Michael: The Price of a Pop Star, The Power of a Ghost

Picture of Sana Shoaib

Sana Shoaib

Michael The Price of a Pop Star, The Power of a Ghost

Michael hits different. The voice, the Thriller jacket, the pain – it was like reliving Michael Jackson. Jaafar didn’t play Michael, he channelled him; the way he moved in Human Nature, the artistry in Bad, that look in Don’t Stop ‘Til You Get Enough in the studio with Quincy Jones.


Michael still matters in 2026. Carrying the financial burden of supporting his family while trying to balance the demands of his solo career, Michael shows it all. A child misses a note and his father’s belt comes down. “I’ll beat you first, hug you later.” That’s an actual Joe Jackson quote. That duality is devastating; a father, his first boss and first taskmaster tuning his son like an instrument. He claims it to be discipline, the film calls it the rehearsal for everything that came after: managers, press and fans; all telling Michael who to be. The belt taught him pain is the price for being loved. He spent his life trying to buy it back with Neverland, with Beat It, with a moonwalk so perfect we’d forget the bruises.
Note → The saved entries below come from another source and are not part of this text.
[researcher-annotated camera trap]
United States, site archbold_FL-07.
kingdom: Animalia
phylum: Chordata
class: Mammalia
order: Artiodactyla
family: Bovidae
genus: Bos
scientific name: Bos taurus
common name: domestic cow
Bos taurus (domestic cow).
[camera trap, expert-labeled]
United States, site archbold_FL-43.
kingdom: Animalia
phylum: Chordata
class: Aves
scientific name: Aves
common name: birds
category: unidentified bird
MTV in 1983 was the Algorithm in 2026; same gatekeeping, different building. Same excuse: “You don’t fit our format.” In 1983, MTV played Duran Duran and claimed MJ was R&B, placing him on a different shelf. Their defense – “We love Black artists! We just don’t play them” – rings familiar in 2026, when Spotify says your song is too long for playlist optimization, when TikTok celebrates creators of colour but shadow bans certain trends while other creators monetize them. Representation without distribution is PR; Michael ensured that distribution.

In 1983, MJ needed Walter Yetnikoff of CBS to threaten MTV: no MJ, no Springsteen, Billy Joel for you. In 2026, you need a label push, a trend piece, a celebrity duet to make the algorithm notice you. The gate didn’t disappear. MJ broke MTV, became the biggest star ever; after Billie Jean and Wanna Be Startin’ Somethin, the channel’s ratings exploded – only to be burned in a Pepsi advertisement ten months later. The system rewards you, then consumes you. In 2026, one goes viral, signs a brand deal, burn out in six months, and the algorithm forgets you next week.
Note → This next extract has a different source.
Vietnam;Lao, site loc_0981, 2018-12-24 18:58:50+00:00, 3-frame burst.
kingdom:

On 27th January 1984, at Los Angeles’ Shrine Auditorium, the fateful Pepsi commercial with 3,000 audience changed everything. The shoot went smooth until the sixth take as he descended a staircase and his hair ignited, making him suffer severe second and third-degree burns to his scalp. Michael kept performing for several seconds till the flames spread. The disturbing moment has been very well-depicted in the movie. He almost died; this being the start of his neurological issues and chronic pain. We still treat humans like props. The only difference is the artist holds the camera while they bleed. Joe hit Michael to get the note right, and he got burnt to get the shot right.


Michael makes one think about race, fame, trauma and media – before you judge the man, measure the miles he walked in those shoes. A father’s belt, bans, burns – he moonwalked through all of it to give you Thriller. The film doesn’t ask us to absolve him; it asks us what do we do to our geniuses before we mourn them.
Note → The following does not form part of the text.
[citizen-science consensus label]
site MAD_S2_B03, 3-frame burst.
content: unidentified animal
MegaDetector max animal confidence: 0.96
Ending the biopic before the allegations, isn’t erasure; it’s chronology. The man was a genius before he was turned into an accusation. The film shows you his intellect. We want biopics to be trials, this one chose to be a eulogy. That’s not cowardice. That’s a different kind of courage. In 2026 we demand artists to be moral leaders, CEOs, therapists; Michael was none of these. The film ends when the labour does. Maybe that’s honest. We may not have forgotten the controversies, but for the first time in years, someone lets you remember the gift first.